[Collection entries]
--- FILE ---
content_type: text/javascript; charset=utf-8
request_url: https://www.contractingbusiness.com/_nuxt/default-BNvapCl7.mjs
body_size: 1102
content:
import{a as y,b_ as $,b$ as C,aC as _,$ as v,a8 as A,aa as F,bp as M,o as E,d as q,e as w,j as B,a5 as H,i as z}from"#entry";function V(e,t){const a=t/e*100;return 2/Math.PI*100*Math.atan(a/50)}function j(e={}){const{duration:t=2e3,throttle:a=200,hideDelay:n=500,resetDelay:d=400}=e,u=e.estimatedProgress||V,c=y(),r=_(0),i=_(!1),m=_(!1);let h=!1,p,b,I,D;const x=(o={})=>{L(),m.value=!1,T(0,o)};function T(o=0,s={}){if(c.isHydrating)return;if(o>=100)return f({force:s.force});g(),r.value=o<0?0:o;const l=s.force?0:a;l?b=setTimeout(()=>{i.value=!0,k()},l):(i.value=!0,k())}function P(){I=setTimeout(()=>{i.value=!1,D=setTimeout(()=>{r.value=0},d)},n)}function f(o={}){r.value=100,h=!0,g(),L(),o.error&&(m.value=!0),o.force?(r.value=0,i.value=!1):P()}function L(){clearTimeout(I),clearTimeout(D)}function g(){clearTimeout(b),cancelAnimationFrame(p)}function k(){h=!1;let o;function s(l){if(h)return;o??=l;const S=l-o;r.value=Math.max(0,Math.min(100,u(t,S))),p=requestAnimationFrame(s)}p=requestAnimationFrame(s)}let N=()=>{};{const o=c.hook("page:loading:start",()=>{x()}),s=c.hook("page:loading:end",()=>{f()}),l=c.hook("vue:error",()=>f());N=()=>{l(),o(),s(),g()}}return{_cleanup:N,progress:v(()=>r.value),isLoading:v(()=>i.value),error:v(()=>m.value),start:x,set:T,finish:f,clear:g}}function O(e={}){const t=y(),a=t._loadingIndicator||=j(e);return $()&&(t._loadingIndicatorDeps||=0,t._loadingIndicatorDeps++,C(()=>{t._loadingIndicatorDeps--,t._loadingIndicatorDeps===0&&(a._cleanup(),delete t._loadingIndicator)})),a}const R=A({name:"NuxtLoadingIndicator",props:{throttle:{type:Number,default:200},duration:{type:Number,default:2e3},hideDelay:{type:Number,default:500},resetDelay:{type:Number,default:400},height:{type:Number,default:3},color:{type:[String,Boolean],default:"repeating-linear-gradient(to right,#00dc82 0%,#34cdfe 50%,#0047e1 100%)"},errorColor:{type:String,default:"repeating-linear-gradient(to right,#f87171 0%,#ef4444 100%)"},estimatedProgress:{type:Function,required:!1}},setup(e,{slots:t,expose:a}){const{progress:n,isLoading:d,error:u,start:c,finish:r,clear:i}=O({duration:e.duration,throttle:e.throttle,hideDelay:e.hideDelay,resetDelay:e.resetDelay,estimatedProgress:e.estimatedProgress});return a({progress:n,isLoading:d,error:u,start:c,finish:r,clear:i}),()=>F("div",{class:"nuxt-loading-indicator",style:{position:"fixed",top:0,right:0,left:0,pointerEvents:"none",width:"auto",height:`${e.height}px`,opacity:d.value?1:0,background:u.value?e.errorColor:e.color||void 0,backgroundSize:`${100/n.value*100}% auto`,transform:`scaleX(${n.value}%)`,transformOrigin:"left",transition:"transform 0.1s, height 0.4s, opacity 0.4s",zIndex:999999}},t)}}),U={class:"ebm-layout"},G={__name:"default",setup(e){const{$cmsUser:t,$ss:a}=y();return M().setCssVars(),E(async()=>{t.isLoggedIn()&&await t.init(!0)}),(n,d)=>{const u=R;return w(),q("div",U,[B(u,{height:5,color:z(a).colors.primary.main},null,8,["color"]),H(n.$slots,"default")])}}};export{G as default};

WHAT IS BEING ASKED: Write the entries out once more, exactly as they appear.

PROBLEM SOLUTION:
--- FILE ---
content_type: text/javascript; charset=utf-8
request_url: https://www.contractingbusiness.com/_nuxt/default-BNvapCl7.mjs
body_size: 1102
content:
import{a as y,b_ as $,b$ as C,aC as _,$ as v,a8 as A,aa as F,bp as M,o as E,d as q,e as w,j as B,a5 as H,i as z}from"#entry";function V(e,t){const a=t/e*100;return 2/Math.PI*100*Math.atan(a/50)}function j(e={}){const{duration:t=2e3,throttle:a=200,hideDelay:n=500,resetDelay:d=400}=e,u=e.estimatedProgress||V,c=y(),r=_(0),i=_(!1),m=_(!1);let h=!1,p,b,I,D;const x=(o={})=>{L(),m.value=!1,T(0,o)};function T(o=0,s={}){if(c.isHydrating)return;if(o>=100)return f({force:s.force});g(),r.value=o<0?0:o;const l=s.force?0:a;l?b=setTimeout(()=>{i.value=!0,k()},l):(i.value=!0,k())}function P(){I=setTimeout(()=>{i.value=!1,D=setTimeout(()=>{r.value=0},d)},n)}function f(o={}){r.value=100,h=!0,g(),L(),o.error&&(m.value=!0),o.force?(r.value=0,i.value=!1):P()}function L(){clearTimeout(I),clearTimeout(D)}function g(){clearTimeout(b),cancelAnimationFrame(p)}function k(){h=!1;let o;function s(l){if(h)return;o??=l;const S=l-o;r.value=Math.max(0,Math.min(100,u(t,S))),p=requestAnimationFrame(s)}p=requestAnimationFrame(s)}let N=()=>{};{const o=c.hook("page:loading:start",()=>{x()}),s=c.hook("page:loading:end",()=>{f()}),l=c.hook("vue:error",()=>f());N=()=>{l(),o(),s(),g()}}return{_cleanup:N,progress:v(()=>r.value),isLoading:v(()=>i.value),error:v(()=>m.value),start:x,set:T,finish:f,clear:g}}function O(e={}){const t=y(),a=t._loadingIndicator||=j(e);return $()&&(t._loadingIndicatorDeps||=0,t._loadingIndicatorDeps++,C(()=>{t._loadingIndicatorDeps--,t._loadingIndicatorDeps===0&&(a._cleanup(),delete t._loadingIndicator)})),a}const R=A({name:"NuxtLoadingIndicator",props:{throttle:{type:Number,default:200},duration:{type:Number,default:2e3},hideDelay:{type:Number,default:500},resetDelay:{type:Number,default:400},height:{type:Number,default:3},color:{type:[String,Boolean],default:"repeating-linear-gradient(to right,#00dc82 0%,#34cdfe 50%,#0047e1 100%)"},errorColor:{type:String,default:"repeating-linear-gradient(to right,#f87171 0%,#ef4444 100%)"},estimatedProgress:{type:Function,required:!1}},setup(e,{slots:t,expose:a}){const{progress:n,isLoading:d,error:u,start:c,finish:r,clear:i}=O({duration:e.duration,throttle:e.throttle,hideDelay:e.hideDelay,resetDelay:e.resetDelay,estimatedProgress:e.estimatedProgress});return a({progress:n,isLoading:d,error:u,start:c,finish:r,clear:i}),()=>F("div",{class:"nuxt-loading-indicator",style:{position:"fixed",top:0,right:0,left:0,pointerEvents:"none",width:"auto",height:`${e.height}px`,opacity:d.value?1:0,background:u.value?e.errorColor:e.color||void 0,backgroundSize:`${100/n.value*100}% auto`,transform:`scaleX(${n.value}%)`,transformOrigin:"left",transition:"transform 0.1s, height 0.4s, opacity 0.4s",zIndex:999999}},t)}}),U={class:"ebm-layout"},G={__name:"default",setup(e){const{$cmsUser:t,$ss:a}=y();return M().setCssVars(),E(async()=>{t.isLoggedIn()&&await t.init(!0)}),(n,d)=>{const u=R;return w(),q("div",U,[B(u,{height:5,color:z(a).colors.primary.main},null,8,["color"]),H(n.$slots,"default")])}}};export{G as default};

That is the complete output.